I think looking back I would've loved to have gotten that basic training in squat / push / pull form, and secondly, the concept of cyclic training w/ deload phases. Before I ever started competing, I just went to the gym because it was a necessary part of my day - just to have that couple hours outlet of physical activity and to get the daily challenge of improving a lift or whatever. Honestly nothing made me happier than back day & leg day. This probably would've been a great time to learn about periodicity and CNS burnout, but in the big picture I only had relative goals from week to week - not larger target goals that would allow planning for cyclic load / deload phases. As I got into competition, there was either balls to the wall prep w/ the lifting schedule changing from building to conditioning, and then either going straight into another prep or going into a nebulous off-season. The first 8 years after I started competing I had enough upheavals in my personal/professional life that I couldn't really schedule a true off-season w/ goals. These upheavals involved a lot of job change & relocation - so just even locating a new gym was part of the challenge.

In the big picture - when I compare friends my age who are not gym rats, they seem to have similar wear & tear issues - in terms of a bum shoulder, knees, etc. So it makes me wonder just how much is specifically due to training and not just to age-related wear & tear and the point where your body isn't able to recover as well as it used to. I've had to tone down or change how I measure "progress" in the gym and the things I draw satisfaction from. I've found I MUST spend time warming up, but also taking days OFF from the gym tend to hurt more than not takign days off. The regular activity and movement is becoming the critical piece. For my competition goals there is no point to lifting heavy any more, in fact it might actually hurt me within the judging criteria for the category I want to compete in. I have no idea where I'm going to take all of this in the future, but the one thing that has changed is that instead of being in perpetual pursuit of more / better, I am satisfied that I've already reached those goals and I'm kinda over it. Its just not as interesting, but without that to drive me, I'm still a little squishy as to what it is that makes me want to go to the gym.
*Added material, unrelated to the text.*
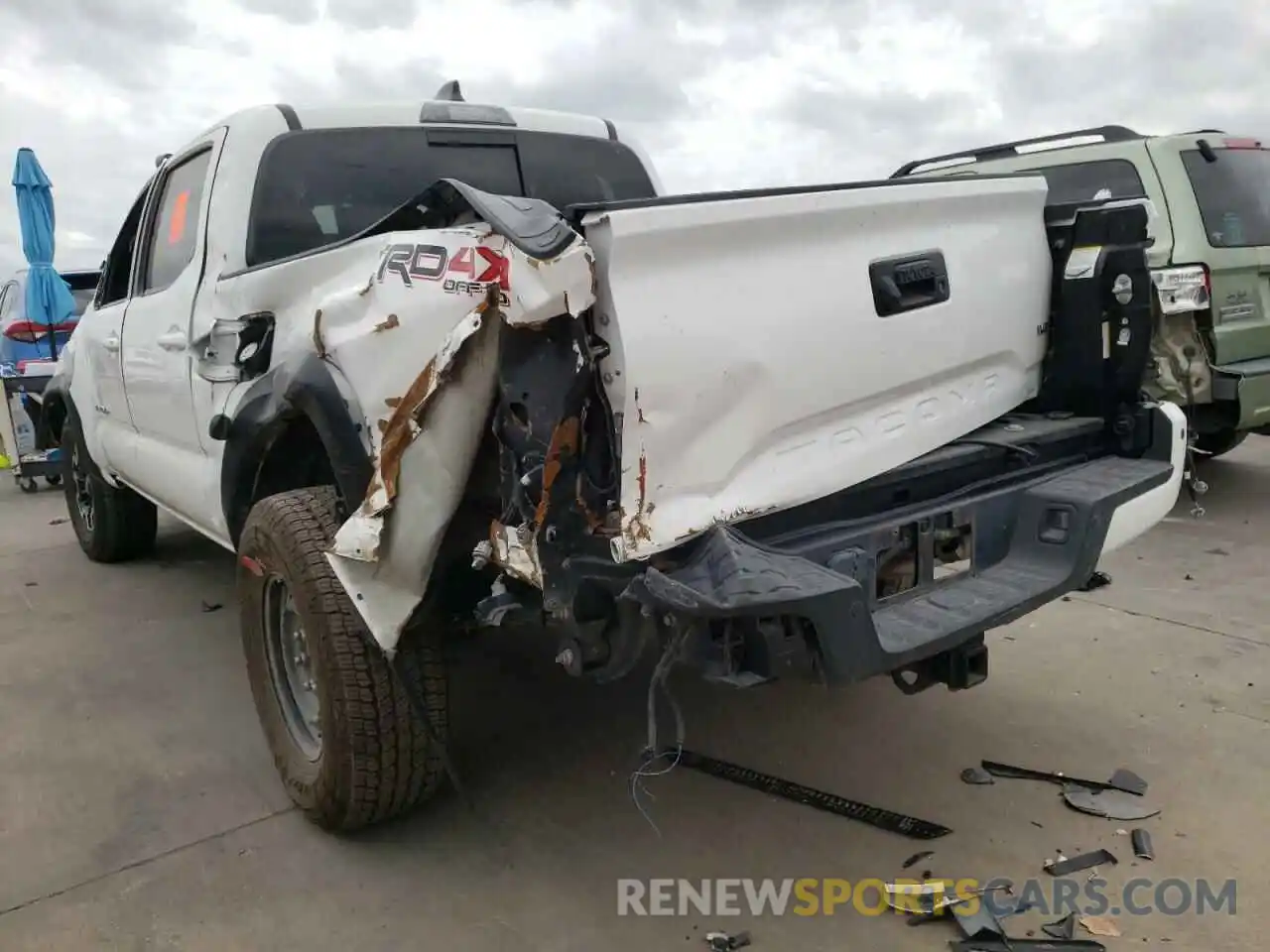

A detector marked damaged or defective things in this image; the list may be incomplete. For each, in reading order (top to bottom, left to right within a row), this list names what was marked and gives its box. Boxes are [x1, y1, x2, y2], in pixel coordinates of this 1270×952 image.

At the moment, I'm finding very simply an hour to "plug into my heavy metal" is sufficient motivation. Nothing makes you want to move more than some AC/DC blasting out of the speakers!

As I think of the other people I know in the gym who complain of injuries - most are at that turning point in age / recovery - around 45. Many are former football / other sports athletes who have some sort of old injury. And a few of them are in their 30s but for some reason, just friggen falling apart. I was telling one of my friends about how my mom had just gotten her hip replaced - he commented that he was thinking about doing that -- I'm like .. ummm my mom is 71 yrs old... he's 35. Yikes. I dunno what's up w/ that - but I think a lot of those situations go back to not being ego-driven in the gym.